Recension de Bande de colons
Les lecteur·trice·s d’Alain Deneault connaissent bien sa critique véhémente des rouages du capitalisme, un système qu’il dit au service d’une oligarchie formée de multinationales tentaculaires et de gens fortunés.
Avec son essai Bande de colons: une mauvaise conscience de classe, le professeur de philosophie et de sociologie de l’Université de Moncton poursuit sa réflexion en présentant la colonisation et la création du «Dominion du Canada» comme une vaste entreprise commerciale. Il s’intéresse particulièrement à la figure du colon, qu’il présente comme «les petites mains de l’exploitation coloniale» (p. 13). En s’inspirant des réflexions de l’écrivain Albert Memmi, Deneault distingue toutefois le colonisateur, maitre d’oeuvre de l’entreprise coloniale, du colon, plus ou moins conscient d’être à son service, souvent exploité, mais parfois aussi profiteur d’un système appelé à spolier et à déposséder «l’Amérindien», seul prétendant à la triste figure du colonisé.
Ce portrait démythifié du colon convainc par une argumentation étoffée et une documentation rigoureuse. On espère que ce portrait nourrira la discussion avec les historien·ne·s cité·e·s de même qu’avec les tenant·e·s d’un souverainisme confinant le colon français au rôle de colonisé. La suite de l’essai demeure pertinente, mais ne déploie pas toujours la même force de persuasion. Si le chapitre «L’Irvingnie, une colonie dans la colonie» expose avec éloquence l’influence politique, médiatique et sociale d’Irving dans l’est du Canada, on peine à trouver une telle finesse dans les analyses de L’Île mystérieuse de Jules Verne, du Musée canadien pour les droits de la personne ou de «Hockey Night in Canada». Deneault montre toutefois efficacement la persistance de l’esprit colonial dans les valeurs, les moeurs et les institutions actuelles qui en vient même à influencer l’organisation du travail et l’aménagement du territoire. Ainsi, la croissance des inégalités sociales, la surexploitation des ressources naturelles, voire, le réchauffement climatique, profitent de cette mentalité du colon, inconscient d’être l’outil d’une caste dominante qui veut préserver sa liberté de commercer et de produire.
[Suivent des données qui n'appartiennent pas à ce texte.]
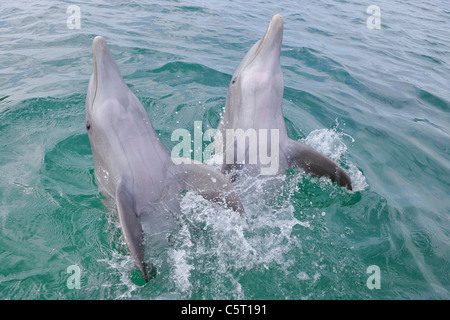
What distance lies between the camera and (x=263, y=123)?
4578 millimetres

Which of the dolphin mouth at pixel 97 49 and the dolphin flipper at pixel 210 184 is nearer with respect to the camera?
the dolphin mouth at pixel 97 49

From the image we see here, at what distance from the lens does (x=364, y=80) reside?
9203 millimetres

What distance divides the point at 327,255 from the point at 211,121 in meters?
3.66

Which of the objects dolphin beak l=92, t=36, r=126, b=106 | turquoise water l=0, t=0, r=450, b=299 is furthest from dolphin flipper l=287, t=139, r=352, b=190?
dolphin beak l=92, t=36, r=126, b=106

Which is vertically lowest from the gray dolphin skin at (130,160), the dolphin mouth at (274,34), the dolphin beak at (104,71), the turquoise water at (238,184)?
the turquoise water at (238,184)

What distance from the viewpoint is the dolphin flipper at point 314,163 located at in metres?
4.68

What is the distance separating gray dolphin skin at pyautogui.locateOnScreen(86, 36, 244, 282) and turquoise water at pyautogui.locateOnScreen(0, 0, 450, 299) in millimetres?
239

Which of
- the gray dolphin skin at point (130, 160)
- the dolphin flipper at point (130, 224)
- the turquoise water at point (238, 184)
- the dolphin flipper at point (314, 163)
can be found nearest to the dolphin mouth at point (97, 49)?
the gray dolphin skin at point (130, 160)

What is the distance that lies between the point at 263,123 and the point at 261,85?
1.59ft

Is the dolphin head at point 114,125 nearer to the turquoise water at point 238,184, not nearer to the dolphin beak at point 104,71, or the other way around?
the dolphin beak at point 104,71

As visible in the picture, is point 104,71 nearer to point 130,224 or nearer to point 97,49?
point 97,49

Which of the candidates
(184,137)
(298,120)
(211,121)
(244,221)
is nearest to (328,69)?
(298,120)
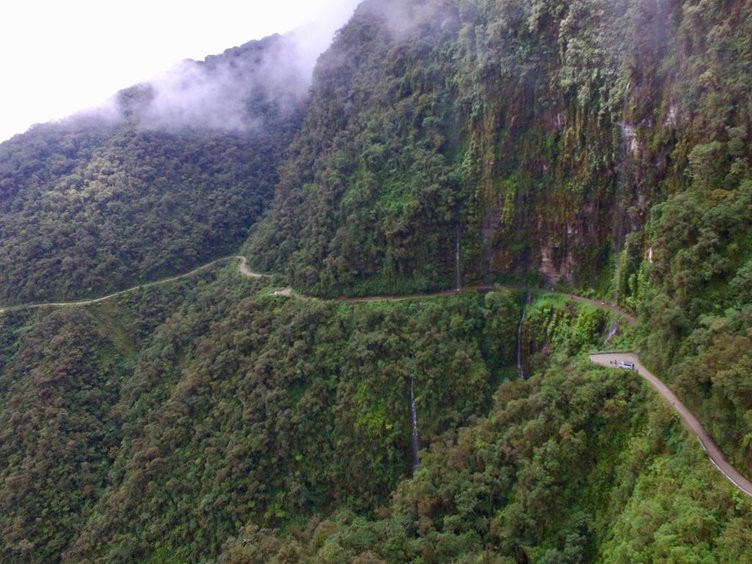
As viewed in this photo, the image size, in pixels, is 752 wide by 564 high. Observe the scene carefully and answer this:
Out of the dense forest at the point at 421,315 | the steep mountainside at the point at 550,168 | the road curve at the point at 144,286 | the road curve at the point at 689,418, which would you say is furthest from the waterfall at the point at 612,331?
the road curve at the point at 144,286

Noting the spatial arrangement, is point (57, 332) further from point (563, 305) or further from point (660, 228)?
point (660, 228)

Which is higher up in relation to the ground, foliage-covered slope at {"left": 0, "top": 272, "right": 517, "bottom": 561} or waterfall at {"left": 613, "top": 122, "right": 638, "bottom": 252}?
waterfall at {"left": 613, "top": 122, "right": 638, "bottom": 252}

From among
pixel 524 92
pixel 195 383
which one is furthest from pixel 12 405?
pixel 524 92

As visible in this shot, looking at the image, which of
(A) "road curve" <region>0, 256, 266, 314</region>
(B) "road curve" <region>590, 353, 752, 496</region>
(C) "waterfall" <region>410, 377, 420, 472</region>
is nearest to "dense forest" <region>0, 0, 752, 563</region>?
(C) "waterfall" <region>410, 377, 420, 472</region>

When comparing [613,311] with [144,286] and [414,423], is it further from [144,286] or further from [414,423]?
[144,286]

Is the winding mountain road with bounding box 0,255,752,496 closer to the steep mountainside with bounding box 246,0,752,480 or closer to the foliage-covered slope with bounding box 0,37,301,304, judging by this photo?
the steep mountainside with bounding box 246,0,752,480

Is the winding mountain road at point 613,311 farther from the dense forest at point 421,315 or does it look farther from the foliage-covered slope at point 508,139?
the foliage-covered slope at point 508,139

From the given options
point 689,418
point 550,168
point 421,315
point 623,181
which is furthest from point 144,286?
point 689,418
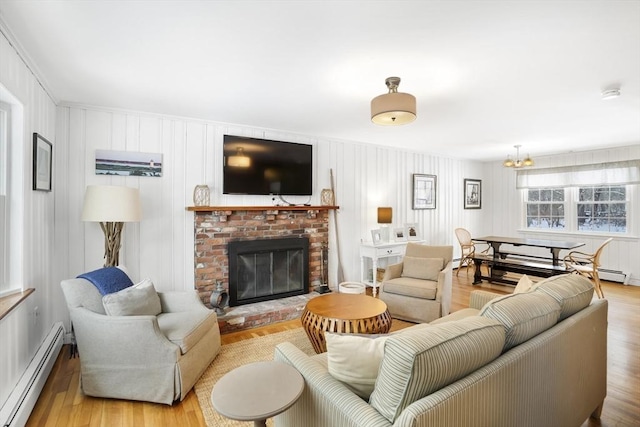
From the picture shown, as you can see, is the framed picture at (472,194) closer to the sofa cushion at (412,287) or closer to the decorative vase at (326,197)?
the decorative vase at (326,197)

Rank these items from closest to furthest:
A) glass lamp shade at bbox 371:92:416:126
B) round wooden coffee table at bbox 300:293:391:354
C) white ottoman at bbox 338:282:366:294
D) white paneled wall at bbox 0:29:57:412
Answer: white paneled wall at bbox 0:29:57:412 < glass lamp shade at bbox 371:92:416:126 < round wooden coffee table at bbox 300:293:391:354 < white ottoman at bbox 338:282:366:294

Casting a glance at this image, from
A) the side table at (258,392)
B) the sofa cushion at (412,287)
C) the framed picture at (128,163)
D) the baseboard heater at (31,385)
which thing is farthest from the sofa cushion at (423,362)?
the framed picture at (128,163)

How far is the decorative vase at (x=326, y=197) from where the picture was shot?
464cm

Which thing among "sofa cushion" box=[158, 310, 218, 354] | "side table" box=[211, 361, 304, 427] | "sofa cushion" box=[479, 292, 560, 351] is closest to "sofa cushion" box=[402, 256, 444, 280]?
"sofa cushion" box=[479, 292, 560, 351]

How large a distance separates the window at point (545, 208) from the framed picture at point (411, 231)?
2968 millimetres

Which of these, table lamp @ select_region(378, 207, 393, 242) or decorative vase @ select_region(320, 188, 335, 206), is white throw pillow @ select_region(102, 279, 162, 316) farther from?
table lamp @ select_region(378, 207, 393, 242)

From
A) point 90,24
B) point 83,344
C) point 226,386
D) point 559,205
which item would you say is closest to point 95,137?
point 90,24

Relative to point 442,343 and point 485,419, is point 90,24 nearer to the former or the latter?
point 442,343

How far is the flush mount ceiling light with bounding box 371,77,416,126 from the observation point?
2.30 m

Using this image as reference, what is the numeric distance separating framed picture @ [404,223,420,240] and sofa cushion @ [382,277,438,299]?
1.63 m

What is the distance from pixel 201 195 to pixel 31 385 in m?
2.16

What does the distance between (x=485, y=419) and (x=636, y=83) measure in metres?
3.11

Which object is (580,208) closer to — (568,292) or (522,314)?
(568,292)

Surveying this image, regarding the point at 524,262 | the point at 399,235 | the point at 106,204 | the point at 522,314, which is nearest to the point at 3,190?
the point at 106,204
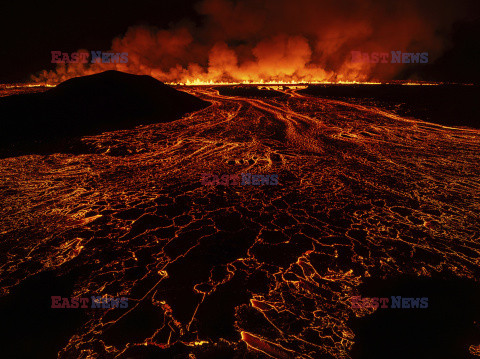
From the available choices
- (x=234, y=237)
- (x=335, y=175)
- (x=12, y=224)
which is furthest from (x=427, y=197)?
(x=12, y=224)

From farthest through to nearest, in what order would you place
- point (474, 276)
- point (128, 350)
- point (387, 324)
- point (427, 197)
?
point (427, 197)
point (474, 276)
point (387, 324)
point (128, 350)

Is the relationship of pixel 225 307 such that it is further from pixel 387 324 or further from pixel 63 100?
pixel 63 100

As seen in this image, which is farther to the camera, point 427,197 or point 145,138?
point 145,138

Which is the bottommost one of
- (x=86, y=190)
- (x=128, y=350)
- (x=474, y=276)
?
(x=128, y=350)

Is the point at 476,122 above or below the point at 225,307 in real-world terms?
above

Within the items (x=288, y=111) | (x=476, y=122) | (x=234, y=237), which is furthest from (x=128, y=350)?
(x=476, y=122)

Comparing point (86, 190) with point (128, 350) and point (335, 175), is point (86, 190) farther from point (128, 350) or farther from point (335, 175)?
point (335, 175)

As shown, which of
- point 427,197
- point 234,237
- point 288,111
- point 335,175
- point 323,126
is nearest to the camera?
point 234,237
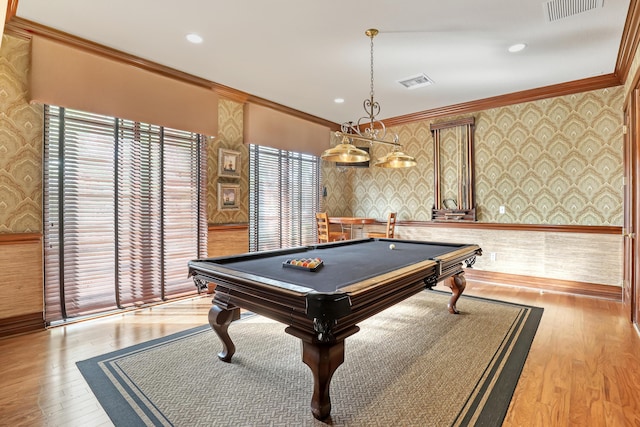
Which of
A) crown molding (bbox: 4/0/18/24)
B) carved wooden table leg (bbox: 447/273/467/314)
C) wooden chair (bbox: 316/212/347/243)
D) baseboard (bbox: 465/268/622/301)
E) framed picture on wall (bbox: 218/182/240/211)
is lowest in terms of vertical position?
baseboard (bbox: 465/268/622/301)

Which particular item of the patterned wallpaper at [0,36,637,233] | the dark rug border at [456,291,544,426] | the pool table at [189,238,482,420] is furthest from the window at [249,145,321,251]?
the dark rug border at [456,291,544,426]

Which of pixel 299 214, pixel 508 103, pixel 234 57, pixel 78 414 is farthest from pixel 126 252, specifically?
pixel 508 103

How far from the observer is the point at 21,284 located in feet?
9.70

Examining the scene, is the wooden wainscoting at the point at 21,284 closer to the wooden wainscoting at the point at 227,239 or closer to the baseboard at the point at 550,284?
the wooden wainscoting at the point at 227,239

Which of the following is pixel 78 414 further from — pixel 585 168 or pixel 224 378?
pixel 585 168


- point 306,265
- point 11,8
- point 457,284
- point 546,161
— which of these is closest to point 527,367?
point 457,284

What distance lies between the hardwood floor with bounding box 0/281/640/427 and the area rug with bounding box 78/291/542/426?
106mm

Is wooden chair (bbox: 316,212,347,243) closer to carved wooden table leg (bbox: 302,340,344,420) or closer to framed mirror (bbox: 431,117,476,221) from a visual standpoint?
framed mirror (bbox: 431,117,476,221)

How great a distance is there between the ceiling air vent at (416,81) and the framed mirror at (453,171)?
50.3 inches

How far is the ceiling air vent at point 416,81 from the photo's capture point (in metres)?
4.10

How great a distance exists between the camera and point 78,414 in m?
1.82

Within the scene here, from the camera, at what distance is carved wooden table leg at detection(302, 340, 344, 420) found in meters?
1.72

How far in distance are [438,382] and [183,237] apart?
3.32 metres

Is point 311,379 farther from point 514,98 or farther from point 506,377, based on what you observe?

Pour Deneault, «le colon, qu’il soit ingénieur minier, fonctionnaire à un service d’immigration, agent des relations publiques d’une grande entreprise ou débardeur dans un grand port, amorce son travail d’émancipation lorsqu’il se demande!: qu’est-ce que je fais là!?» (p. 196). L’auteur en appelle donc à une nouvelle conscience de classe, collective, pour bien mesurer notre responsabilité dans les maux de notre époque et mettre fin à notre aveuglement volontaire de colons «vivant comme un privilège le confort formaté dont [nous jouissons] à crédit» (p. 200).
En conclusion de son essai, l’auteur voit le salut de tous dans «des aires politiques régionales tablant sur la production locale» (p. 206). Comme inspiration, il cite l’exemple documenté par l’historien Richard White, ce Middle Ground où peuples des Premières Nations et colons d’origines multiples cohabitaient en réinventant les structures sociales. Une idée noble et mobilisatrice pour clore un ouvrage somme toute captivant.
Christian Tremblay, À babord, no 89, septembre 2021.